We next evaluated the changes in autoantibody concentrations of the whole cohort. We did not observe any significant changes for CARD and PRO autoantibodies after the different booster vaccinations ( Figure  3A-B) . Detailed analyses of gender and age dependent effects revealed a slight decrease in CARD antibodies in individuals ≥50 years in the Vector/Vector group. With respect to PRO autoantibodies, we observed lower concentrations in individuals <50 years in the Vector/Vector group. In the Vector/mRNA group, we detected increased PRO autoantibodies in female participants compared to the respective male cohort (Figure S2A-B) . The analysis of β2GP autoantibodies in the Vector/mRNA group revealed a slight but significant increase at 14 days post booster ( Figure 3C ). This effect was not age-dependent as individuals below and above 50 years showed the same tendency. Interestingly, this trend was exclusively observed among the female participants ( Figure S2C ). Individuals with preexisting β2GP autoantibodies did not show increasing levels within the observation period, in contrast to the CARD autoantibodies ( Figure 3C and Table 2 ).

The analysis of the autoantibody profile in non-symptomatic and COVID-19 patients with a mild course of the disease had shown age-dependent elevations of anti-CCP-IgG and anti-TTG-IgA autoantibodies (Lingel et al. 2021) . Therefore, we analyzed if the three different vaccination regimens would trigger similar events. However, we did not observe an induction in anti-CCP-IgG or anti-TTG-IgA antibodies irrespective of the vaccination regime, age or gender ( Figure 3D -C and Figure S2D-E) . Here, only a small fraction of the participants with preexisting autoantibodies exhibited an increase in the respective autoantibodies indicating that immune activation might augment preexisting autoantibody production.

**Data listing**
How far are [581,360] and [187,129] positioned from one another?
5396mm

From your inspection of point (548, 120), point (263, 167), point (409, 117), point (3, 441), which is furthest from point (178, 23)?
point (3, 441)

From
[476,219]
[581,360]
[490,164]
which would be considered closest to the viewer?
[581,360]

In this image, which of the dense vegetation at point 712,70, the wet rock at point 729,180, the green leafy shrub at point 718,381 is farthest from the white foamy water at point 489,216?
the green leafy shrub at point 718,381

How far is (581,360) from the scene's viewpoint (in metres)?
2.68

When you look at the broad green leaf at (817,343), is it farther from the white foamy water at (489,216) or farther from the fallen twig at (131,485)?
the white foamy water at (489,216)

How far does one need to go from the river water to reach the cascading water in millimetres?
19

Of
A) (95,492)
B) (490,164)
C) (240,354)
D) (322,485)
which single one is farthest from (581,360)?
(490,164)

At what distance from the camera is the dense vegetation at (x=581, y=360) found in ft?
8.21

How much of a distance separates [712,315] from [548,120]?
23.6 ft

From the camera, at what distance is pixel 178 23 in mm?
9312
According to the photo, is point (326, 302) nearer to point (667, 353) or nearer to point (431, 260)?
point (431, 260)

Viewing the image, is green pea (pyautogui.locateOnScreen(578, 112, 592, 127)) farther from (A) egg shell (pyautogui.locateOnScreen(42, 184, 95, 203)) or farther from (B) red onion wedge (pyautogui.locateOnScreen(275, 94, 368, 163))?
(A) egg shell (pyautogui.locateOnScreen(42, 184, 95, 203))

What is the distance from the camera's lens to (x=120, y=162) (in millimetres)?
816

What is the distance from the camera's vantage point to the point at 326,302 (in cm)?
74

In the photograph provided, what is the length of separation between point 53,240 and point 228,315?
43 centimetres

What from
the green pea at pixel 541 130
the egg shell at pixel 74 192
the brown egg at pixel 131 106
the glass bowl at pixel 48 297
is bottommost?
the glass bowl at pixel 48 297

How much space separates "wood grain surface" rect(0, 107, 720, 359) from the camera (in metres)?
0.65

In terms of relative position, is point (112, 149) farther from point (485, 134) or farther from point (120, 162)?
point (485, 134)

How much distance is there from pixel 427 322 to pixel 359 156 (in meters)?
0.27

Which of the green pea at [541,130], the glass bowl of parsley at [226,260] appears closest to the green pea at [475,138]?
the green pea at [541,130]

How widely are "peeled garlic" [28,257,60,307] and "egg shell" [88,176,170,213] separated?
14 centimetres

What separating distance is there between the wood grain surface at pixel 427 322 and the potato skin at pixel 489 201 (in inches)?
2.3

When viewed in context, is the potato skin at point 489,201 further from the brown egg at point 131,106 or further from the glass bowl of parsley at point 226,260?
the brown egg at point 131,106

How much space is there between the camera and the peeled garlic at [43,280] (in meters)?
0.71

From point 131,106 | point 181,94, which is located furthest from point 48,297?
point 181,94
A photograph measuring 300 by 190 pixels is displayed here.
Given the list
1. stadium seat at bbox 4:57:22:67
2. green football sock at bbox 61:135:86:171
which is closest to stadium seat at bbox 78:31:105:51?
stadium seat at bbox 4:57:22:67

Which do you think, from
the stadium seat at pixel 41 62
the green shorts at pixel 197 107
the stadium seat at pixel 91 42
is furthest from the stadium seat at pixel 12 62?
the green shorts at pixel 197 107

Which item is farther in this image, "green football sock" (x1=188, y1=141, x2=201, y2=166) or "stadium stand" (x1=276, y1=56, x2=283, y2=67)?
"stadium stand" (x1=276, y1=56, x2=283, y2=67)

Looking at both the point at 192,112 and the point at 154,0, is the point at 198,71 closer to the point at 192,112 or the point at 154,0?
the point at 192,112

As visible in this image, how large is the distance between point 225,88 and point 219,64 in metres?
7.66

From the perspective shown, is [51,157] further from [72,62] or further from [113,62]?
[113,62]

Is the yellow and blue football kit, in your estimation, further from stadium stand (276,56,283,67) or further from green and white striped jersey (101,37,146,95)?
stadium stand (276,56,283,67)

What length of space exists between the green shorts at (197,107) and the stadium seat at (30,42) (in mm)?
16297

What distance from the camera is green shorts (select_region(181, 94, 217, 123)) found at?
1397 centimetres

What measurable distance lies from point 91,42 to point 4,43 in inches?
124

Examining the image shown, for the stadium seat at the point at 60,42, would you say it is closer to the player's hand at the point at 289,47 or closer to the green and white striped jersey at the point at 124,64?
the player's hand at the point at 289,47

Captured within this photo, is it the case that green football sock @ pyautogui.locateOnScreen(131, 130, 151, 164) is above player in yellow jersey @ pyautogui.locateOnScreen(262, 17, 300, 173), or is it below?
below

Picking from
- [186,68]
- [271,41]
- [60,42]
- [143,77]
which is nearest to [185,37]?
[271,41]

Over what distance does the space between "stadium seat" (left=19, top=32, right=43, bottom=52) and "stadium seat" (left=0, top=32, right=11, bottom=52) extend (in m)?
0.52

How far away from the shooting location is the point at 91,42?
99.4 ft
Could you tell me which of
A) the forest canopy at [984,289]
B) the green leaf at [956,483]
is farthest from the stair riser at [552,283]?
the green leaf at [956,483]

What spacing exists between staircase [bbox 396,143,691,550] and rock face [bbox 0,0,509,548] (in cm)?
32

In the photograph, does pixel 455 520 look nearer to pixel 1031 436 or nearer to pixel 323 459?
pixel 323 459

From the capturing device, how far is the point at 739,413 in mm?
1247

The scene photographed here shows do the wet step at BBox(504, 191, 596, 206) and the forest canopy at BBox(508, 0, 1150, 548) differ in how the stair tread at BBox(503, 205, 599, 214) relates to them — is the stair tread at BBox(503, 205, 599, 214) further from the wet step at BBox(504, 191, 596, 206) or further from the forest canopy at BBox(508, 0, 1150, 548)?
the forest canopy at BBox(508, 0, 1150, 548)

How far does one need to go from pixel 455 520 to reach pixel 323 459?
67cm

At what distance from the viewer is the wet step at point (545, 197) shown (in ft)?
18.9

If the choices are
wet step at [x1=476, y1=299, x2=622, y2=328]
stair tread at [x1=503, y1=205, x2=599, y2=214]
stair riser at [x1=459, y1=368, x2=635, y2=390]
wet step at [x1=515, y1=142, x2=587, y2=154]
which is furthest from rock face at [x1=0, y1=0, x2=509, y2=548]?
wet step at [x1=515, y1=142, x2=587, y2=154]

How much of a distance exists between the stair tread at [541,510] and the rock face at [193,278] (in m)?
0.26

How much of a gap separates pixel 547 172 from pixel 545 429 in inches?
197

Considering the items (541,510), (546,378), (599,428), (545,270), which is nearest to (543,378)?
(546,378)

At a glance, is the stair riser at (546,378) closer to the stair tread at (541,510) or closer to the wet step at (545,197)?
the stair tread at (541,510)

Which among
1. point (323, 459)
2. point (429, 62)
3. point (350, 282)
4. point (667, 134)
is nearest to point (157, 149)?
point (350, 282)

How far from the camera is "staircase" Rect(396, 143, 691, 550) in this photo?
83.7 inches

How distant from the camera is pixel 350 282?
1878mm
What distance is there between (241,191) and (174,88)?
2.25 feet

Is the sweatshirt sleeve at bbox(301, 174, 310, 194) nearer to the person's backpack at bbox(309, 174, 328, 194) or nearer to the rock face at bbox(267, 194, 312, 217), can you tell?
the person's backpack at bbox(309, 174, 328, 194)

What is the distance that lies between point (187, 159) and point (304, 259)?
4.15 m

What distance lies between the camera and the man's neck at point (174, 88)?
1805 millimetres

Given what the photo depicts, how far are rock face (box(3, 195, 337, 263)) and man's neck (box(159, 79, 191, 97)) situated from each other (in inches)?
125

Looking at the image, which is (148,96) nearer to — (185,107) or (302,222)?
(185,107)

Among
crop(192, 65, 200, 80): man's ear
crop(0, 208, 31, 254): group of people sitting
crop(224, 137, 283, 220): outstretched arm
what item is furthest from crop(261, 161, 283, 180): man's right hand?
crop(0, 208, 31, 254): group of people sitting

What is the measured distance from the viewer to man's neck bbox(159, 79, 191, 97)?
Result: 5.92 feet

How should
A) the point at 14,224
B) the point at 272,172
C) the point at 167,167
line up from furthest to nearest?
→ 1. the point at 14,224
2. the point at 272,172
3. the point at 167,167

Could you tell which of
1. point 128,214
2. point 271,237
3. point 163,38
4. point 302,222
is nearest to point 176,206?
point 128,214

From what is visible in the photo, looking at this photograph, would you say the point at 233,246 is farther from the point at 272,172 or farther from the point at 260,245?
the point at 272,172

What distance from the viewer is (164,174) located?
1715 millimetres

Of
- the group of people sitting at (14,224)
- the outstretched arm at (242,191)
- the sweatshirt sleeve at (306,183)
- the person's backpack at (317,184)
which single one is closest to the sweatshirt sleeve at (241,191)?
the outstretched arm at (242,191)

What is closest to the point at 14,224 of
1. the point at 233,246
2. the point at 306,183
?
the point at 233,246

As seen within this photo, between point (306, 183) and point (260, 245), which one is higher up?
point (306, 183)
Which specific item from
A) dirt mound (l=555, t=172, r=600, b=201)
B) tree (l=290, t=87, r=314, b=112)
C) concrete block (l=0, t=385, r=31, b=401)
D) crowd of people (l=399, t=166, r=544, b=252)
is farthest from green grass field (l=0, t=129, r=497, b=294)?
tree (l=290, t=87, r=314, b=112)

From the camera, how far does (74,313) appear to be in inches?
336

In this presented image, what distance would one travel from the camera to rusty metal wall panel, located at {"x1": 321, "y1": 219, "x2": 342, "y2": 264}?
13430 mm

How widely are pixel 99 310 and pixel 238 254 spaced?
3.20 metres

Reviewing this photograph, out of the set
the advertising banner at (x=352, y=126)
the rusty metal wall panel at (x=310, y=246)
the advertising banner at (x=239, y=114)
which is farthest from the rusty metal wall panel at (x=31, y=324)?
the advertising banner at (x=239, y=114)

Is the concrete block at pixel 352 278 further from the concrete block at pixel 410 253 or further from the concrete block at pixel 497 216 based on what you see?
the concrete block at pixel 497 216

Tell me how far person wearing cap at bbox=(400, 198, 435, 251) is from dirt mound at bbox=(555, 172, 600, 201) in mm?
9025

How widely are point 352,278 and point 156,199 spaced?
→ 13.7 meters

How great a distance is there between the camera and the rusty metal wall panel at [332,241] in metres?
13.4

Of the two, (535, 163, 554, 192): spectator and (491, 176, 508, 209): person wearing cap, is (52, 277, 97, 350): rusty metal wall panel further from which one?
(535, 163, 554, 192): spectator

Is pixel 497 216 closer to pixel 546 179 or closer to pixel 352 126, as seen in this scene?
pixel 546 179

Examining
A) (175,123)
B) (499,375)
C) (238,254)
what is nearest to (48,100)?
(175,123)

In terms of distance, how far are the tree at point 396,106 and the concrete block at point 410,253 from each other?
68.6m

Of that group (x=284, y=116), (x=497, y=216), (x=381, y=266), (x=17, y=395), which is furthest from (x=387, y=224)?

**Exercise details**
Return, unchanged, the part of the autoantibody text that begins with the words containing "The analysis of the" and ends with "preexisting autoantibody production.". This task doesn't use the material.

**Expected answer**
The analysis of the autoantibody profile in non-symptomatic and COVID-19 patients with a mild course of the disease had shown age-dependent elevations of anti-CCP-IgG and anti-TTG-IgA autoantibodies (Lingel et al. 2021) . Therefore, we analyzed if the three different vaccination regimens would trigger similar events. However, we did not observe an induction in anti-CCP-IgG or anti-TTG-IgA antibodies irrespective of the vaccination regime, age or gender ( Figure 3D -C and Figure S2D-E) . Here, only a small fraction of the participants with preexisting autoantibodies exhibited an increase in the respective autoantibodies indicating that immune activation might augment preexisting autoantibody production.